__DIRECTIONS__:
Could all of the entries be written out exactly, with any pictures omitted?

Saved entries:
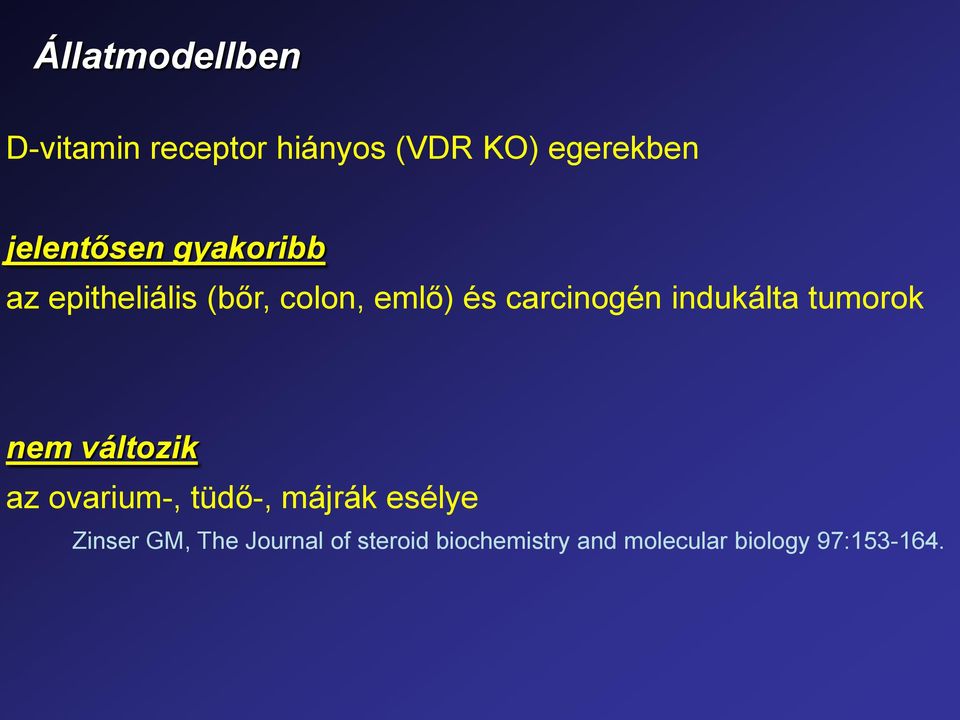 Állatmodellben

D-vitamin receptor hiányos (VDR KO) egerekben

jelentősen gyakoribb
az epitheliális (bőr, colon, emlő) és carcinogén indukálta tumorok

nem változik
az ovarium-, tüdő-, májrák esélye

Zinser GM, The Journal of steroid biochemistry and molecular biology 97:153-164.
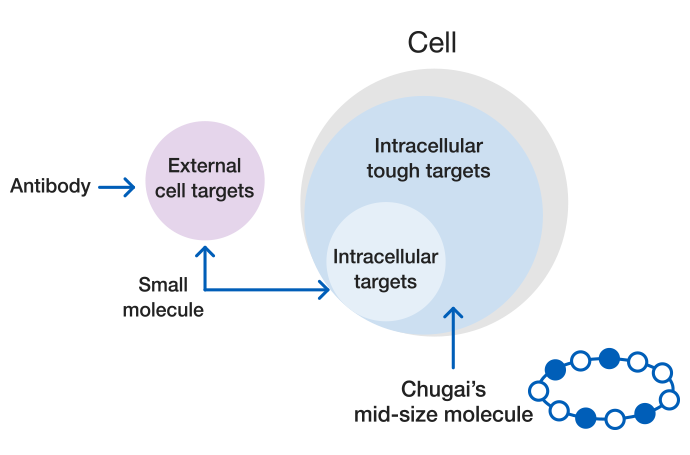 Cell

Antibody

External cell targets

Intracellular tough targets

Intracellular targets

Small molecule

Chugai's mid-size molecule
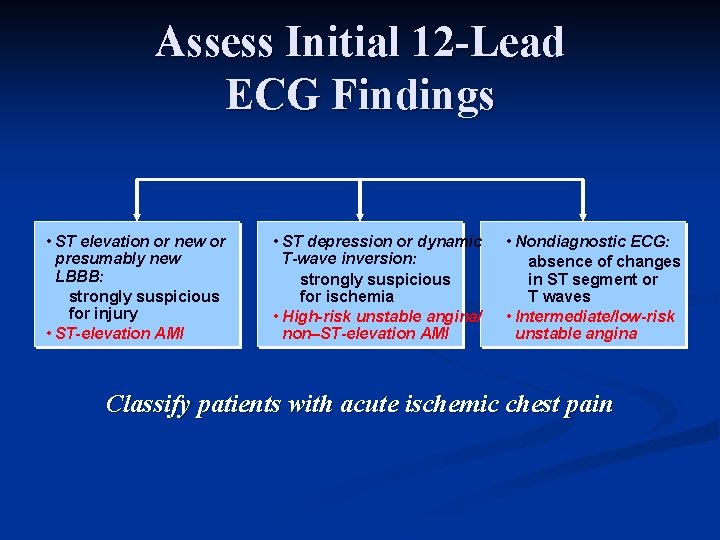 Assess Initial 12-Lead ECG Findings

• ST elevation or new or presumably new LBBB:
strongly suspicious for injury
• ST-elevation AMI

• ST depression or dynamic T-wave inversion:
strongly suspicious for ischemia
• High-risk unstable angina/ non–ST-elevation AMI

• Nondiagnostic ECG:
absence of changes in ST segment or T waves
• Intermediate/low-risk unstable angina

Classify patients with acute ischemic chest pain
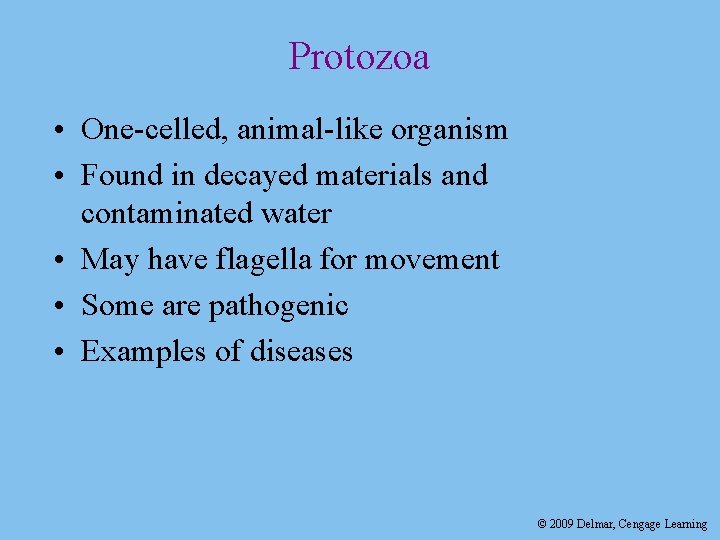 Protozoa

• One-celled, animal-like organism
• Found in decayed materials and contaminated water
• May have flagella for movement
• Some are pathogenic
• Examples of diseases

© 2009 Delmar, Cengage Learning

__WRITTEN REPLY__:
 Állatmodellben

D-vitamin receptor hiányos (VDR KO) egerekben

jelentősen gyakoribb
az epitheliális (bőr, colon, emlő) és carcinogén indukálta tumorok

nem változik
az ovarium-, tüdő-, májrák esélye

Zinser GM, The Journal of steroid biochemistry and molecular biology 97:153-164.
 Cell

Antibody

External cell targets

Intracellular tough targets

Intracellular targets

Small molecule

Chugai's mid-size molecule
 Assess Initial 12-Lead ECG Findings

• ST elevation or new or presumably new LBBB:
strongly suspicious for injury
• ST-elevation AMI

• ST depression or dynamic T-wave inversion:
strongly suspicious for ischemia
• High-risk unstable angina/ non–ST-elevation AMI

• Nondiagnostic ECG:
absence of changes in ST segment or T waves
• Intermediate/low-risk unstable angina

Classify patients with acute ischemic chest pain
 Protozoa

• One-celled, animal-like organism
• Found in decayed materials and contaminated water
• May have flagella for movement
• Some are pathogenic
• Examples of diseases

© 2009 Delmar, Cengage Learning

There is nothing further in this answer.